Memory Placement¶
NSX provides portable memory-placement macros in nsx_mem.h that let you
control where variables and code are physically located — without writing
SoC-specific linker attributes.
Why It Matters¶
Ambiq SoCs have multiple memory regions with very different performance and capacity characteristics:
| Region | Apollo510 | Access speed | Typical use |
|---|---|---|---|
| MRAM (flash) | 4 MB | Slow (wait states) | Code, const data |
| TCM | 496 KB | Fast (0 wait) | Stack, heap, .data, .bss |
| ITCM | 256 KB | Fast (0 wait) | Hot code paths |
| Shared SRAM | 3 MB | Medium (1+ wait) | Large buffers, model weights |
Placing data in the wrong region can mean the difference between 21 ms and 74 ms inference time — a 3.5x difference — with no code changes.
Macros¶
| Macro | Where it goes | Initialized | Use case |
|---|---|---|---|
NSX_MEM_NVM |
MRAM (flash) | In-place | Large const data (LUTs, tables) |
NSX_MEM_FAST |
TCM | Copied from NVM | Fast initialized data |
NSX_MEM_FAST_BSS |
TCM | Zeroed | Fast uninitialized data |
NSX_MEM_SRAM |
Shared SRAM | Copied from NVM | Large initialized buffers, model weights |
NSX_MEM_SRAM_BSS |
Shared SRAM | Zeroed | Tensor arenas, DMA buffers, scratch space |
NSX_MEM_FAST_CODE |
ITCM/DTCM/TCM | Copied from NVM | Hot inner loops, ISRs |
Usage¶
Place the macro before the type, after any storage class:
#include "nsx_mem.h"
// 64 KB tensor arena in shared SRAM — zeroed at boot, no copy cost
NSX_MEM_SRAM_BSS alignas(16) static uint8_t g_arena[65536];
// Model weights in shared SRAM — copied from flash at boot
NSX_MEM_SRAM alignas(16) static const uint8_t g_model[] = { 0x1c, 0x00, ... };
// Hot inference kernel in ITCM — 0-wait-state code execution
NSX_MEM_FAST_CODE void my_fast_kernel(void) { ... }
// Large LUT kept in flash — don't waste RAM
NSX_MEM_NVM const int16_t g_lut[8192] = { ... };
SoC Support Matrix¶
Macros degrade gracefully — on SoCs without a particular memory region, the macro expands to nothing and the variable goes to the default section.

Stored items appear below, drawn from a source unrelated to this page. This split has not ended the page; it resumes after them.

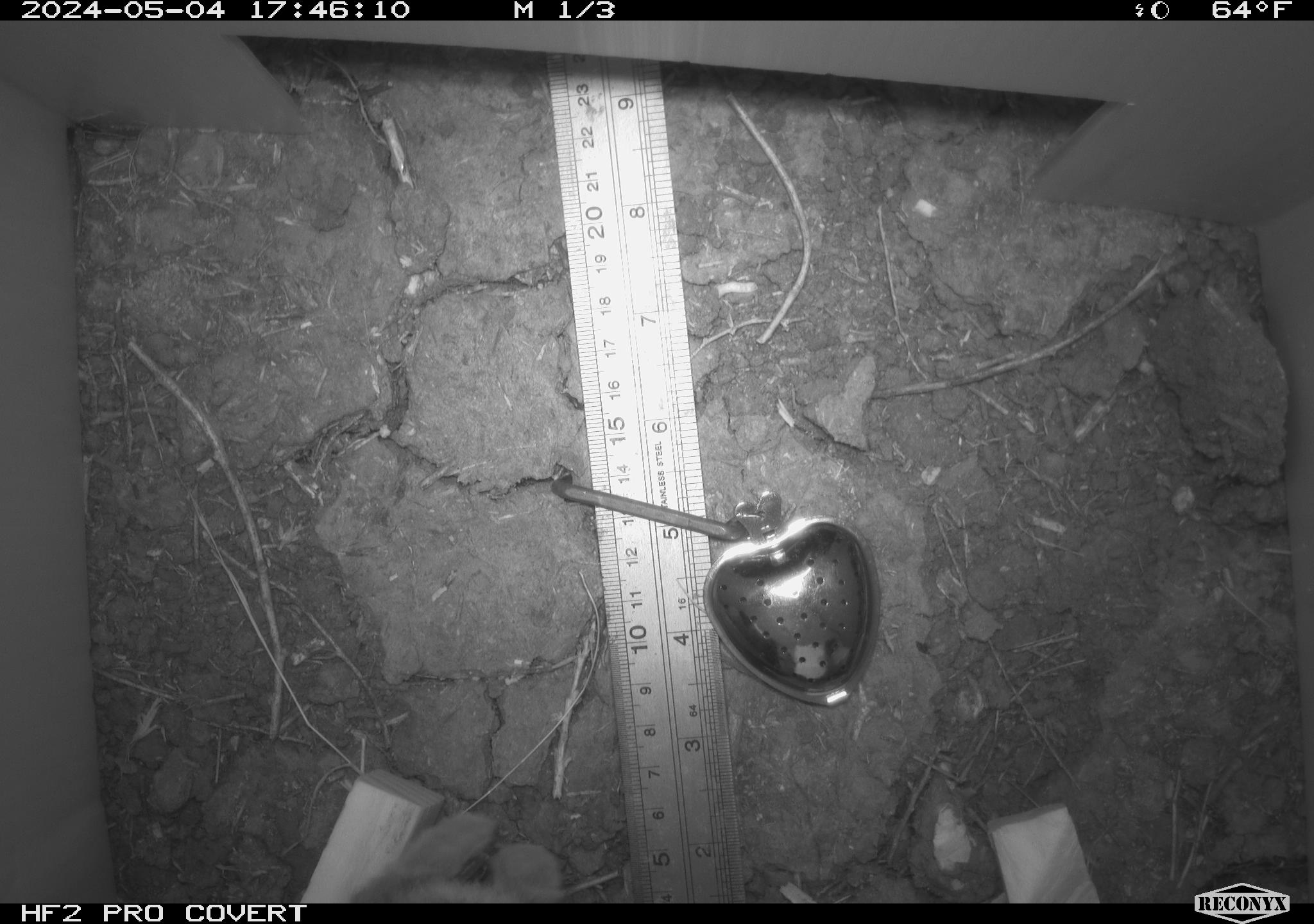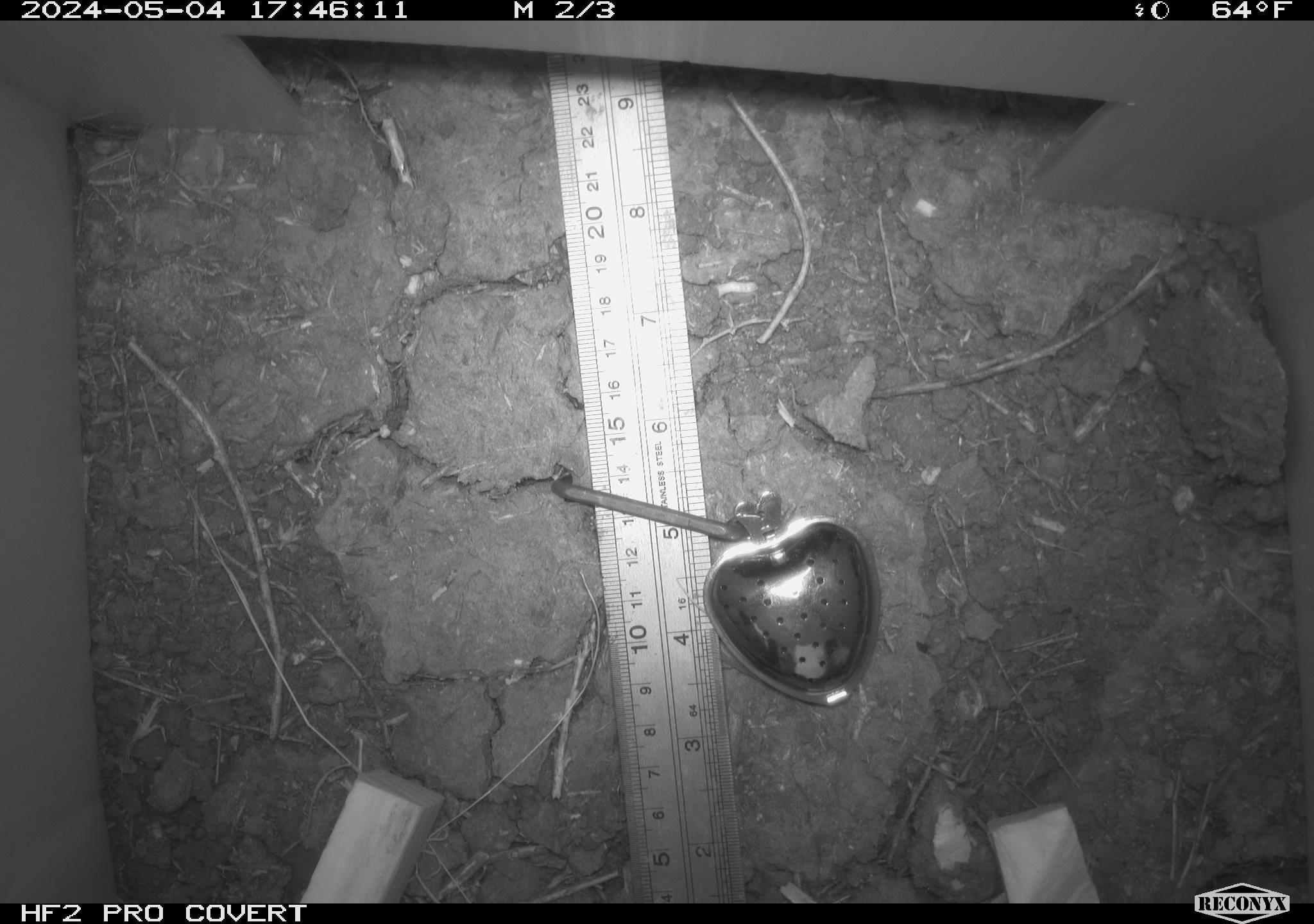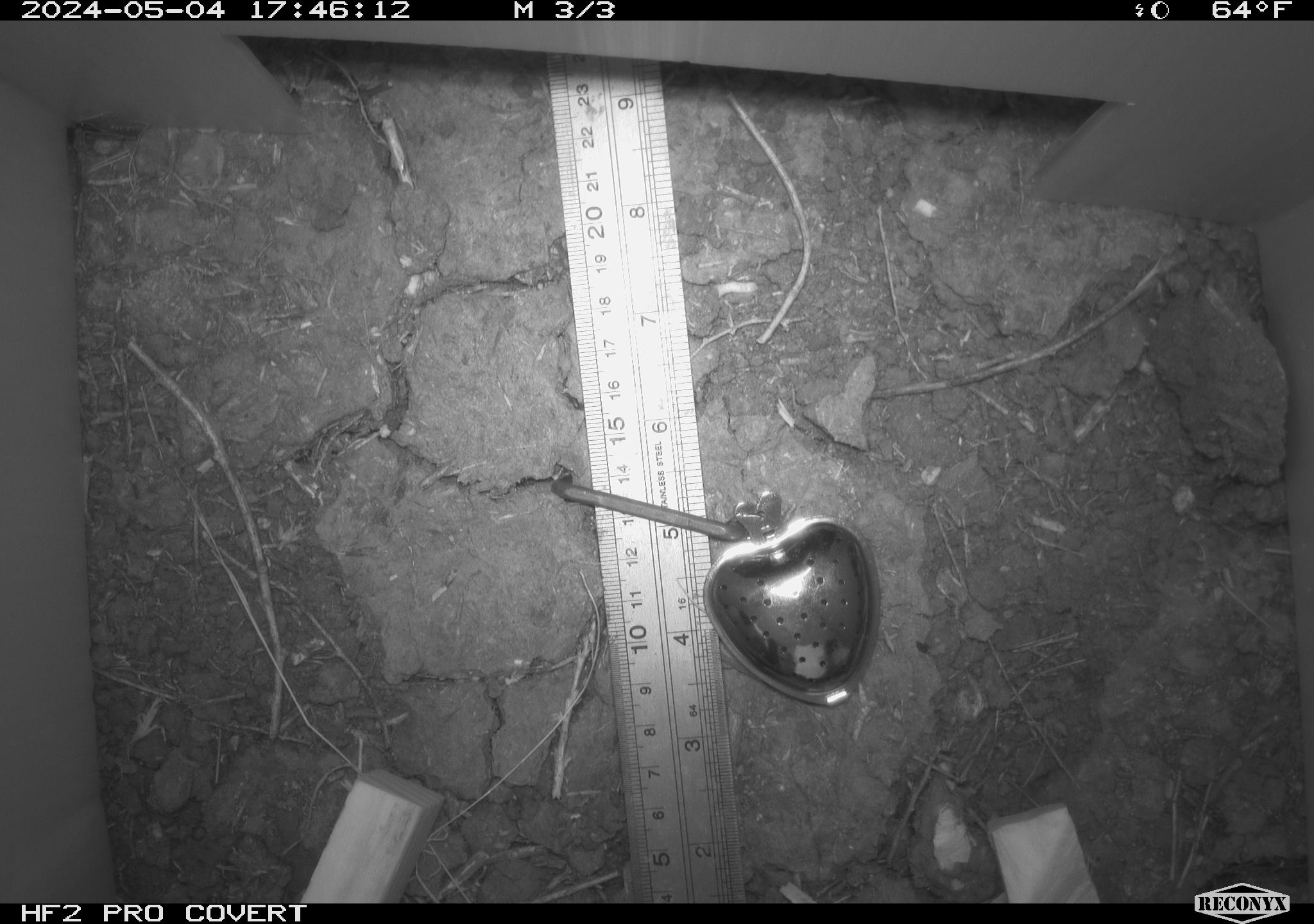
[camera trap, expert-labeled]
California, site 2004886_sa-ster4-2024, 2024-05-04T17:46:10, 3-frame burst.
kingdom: Animalia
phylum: Chordata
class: Mammalia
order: Lagomorpha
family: Leporidae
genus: Sylvilagus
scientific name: Sylvilagus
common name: cottontail rabbits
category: sylvilagus species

| Macro | Apollo3 | Apollo3P | Apollo4P | Apollo510 | Apollo330P |
|---|---|---|---|---|---|
NSX_MEM_SRAM |
default | default | .shared |
.shared |
.shared |
NSX_MEM_SRAM_BSS |
default | default | .sram_bss |
.sram_bss |
.sram_bss |
NSX_MEM_FAST_CODE |
default | .tcm |
default | .itcm_text |
.dtcm_text |
NSX_MEM_FAST |
default | default | default | default | default |
NSX_MEM_FAST_BSS |
default | default | default | default | default |
"default" means the compiler's normal .data or .bss section (typically in TCM).
Linker Section Mapping¶
Each macro targets a specific linker output section. These must exist in your linker script:
Macro → Section → Memory Region → Boot action
─────────────────────────────────────────────────────────────────────
NSX_MEM_SRAM → .shared → SHARED_SRAM → Copy from MRAM
NSX_MEM_SRAM_BSS → .sram_bss → SHARED_SRAM → Zeroed
NSX_MEM_FAST_CODE → .itcm_text → MCU_ITCM → Copy from MRAM
NSX_MEM_FAST → .data → MCU_TCM → Copy from MRAM
NSX_MEM_FAST_BSS → .bss → MCU_TCM → Zeroed
NSX_MEM_NVM → .rodata → MCU_MRAM → In-place
Cache Helpers¶
nsx_mem.h also provides lightweight cache control:
uint32_t nsx_cache_enable(void); // Enable I/D cache (or unified cache on AP3/AP4)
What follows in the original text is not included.